J. D. Gordon, the director of the campaign’s national security advisory committee, told TheDCNF he believes the invitation from Cambridge to Miller was sent in May 2016. That’s a month before a graduate assistant of FBI informant Stefan Halper sent an invitation to Page to visit the campus.
“The invitation was to Stephen Miller who could not attend,” Gordon, a former Pentagon spokesman, told TheDCNF. “In the midst of our policy office search for a surrogate, Carter Page informed me that he had also been invited and would like to attend.”
Gordon said he told Page the campaign preferred he did not attend the Cambridge conclave.
“Though since he wasn’t planning to make public remarks, conduct media interviews or otherwise represent the campaign, he was not required to fill in one of our request forms.”
Gordon said Miller, a former Senate aide to Attorney General Jeff Sessions, passed the Cambridge request to John Mashburn, a campaign policy adviser. Mashburn gave it to Gordon.
The three-day Cambridge conclave was where Page first met Halper, a former Cambridge professor who turned out to have also been working for the FBI as part of a counterintelligence investigation into the Trump campaign.
Page, an energy consultant, has said Halper, a veteran of three Republican administrations, offered advice about the campaign during a brief chat on the sidelines of the event.
The pair met numerous times over the course of the next 14 months, Page told TheDCNF. He visited Halper’s farm in Virginia and met with the 73-year-old academic in Washington, D.C. They stayed in contact through September 2017, the same month the U.S. government’s surveillance warrants against Page expired.
Halper, who has longstanding connections to the CIA, met with at least two other Trump campaign advisers — Sam Clovis and George Papadopoulos.
Clovis met with Halper once for coffee on Sept. 1, 2016 at a Washington-area hotel.
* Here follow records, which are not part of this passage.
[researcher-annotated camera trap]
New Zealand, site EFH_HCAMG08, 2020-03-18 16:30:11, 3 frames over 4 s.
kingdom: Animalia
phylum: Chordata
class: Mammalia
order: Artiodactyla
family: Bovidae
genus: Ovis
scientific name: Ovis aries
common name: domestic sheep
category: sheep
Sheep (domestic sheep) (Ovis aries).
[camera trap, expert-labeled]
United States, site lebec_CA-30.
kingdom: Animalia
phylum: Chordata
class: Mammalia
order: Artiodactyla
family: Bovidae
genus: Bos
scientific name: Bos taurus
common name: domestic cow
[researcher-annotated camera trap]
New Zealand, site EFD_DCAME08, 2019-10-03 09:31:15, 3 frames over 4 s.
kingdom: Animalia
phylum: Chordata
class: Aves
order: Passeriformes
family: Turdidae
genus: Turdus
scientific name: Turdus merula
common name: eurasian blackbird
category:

Halper met Papadopoulos over the course of several days in mid-September 2016 in London. Halper paid Papadopoulos’s airfare and hotel stay in London. He also paid the young campaign aide $3,000 to write a policy paper on Mediterranean energy issues.
But the meetings were just cover for Halper’s work as an informant.
During one dinner with Papadopoulos, Halper asked whether the campaign adviser knew anything about Russians hacking Democrats’ emails. Papadopoulos, who has pleaded guilty to lying to the FBI about his interactions with another professor, dismissed Halper’s question. Papadopoulos’s wife, Simona Mangiante, told TheDCNF that Halper grew frustrated at Papadopoulos’s response.
It is unclear if Miller was a target in Halper’s operation, which President Donald Trump has dubbed “Spygate.”
It is also not known whether anyone else at Cambridge was aware of Halper’s activities. Another mystery is whether Halper purposely arranged for Page to visit the symposium as part of the spy operation, or whether it sprung to action when Page showed up.
Just days before his trip to Cambridge, Page had given a speech at the New Economic School in Moscow. That visit reportedly raised red flags for American authorities.
Steven Schrage, a former State Department official who organized the Cambridge event, has not responded to inquiries sent to his Cambridge email address.
Neither Halper nor the White House responded to requests for comment.
A version of this article appeared on The Daily Caller News Foundation website.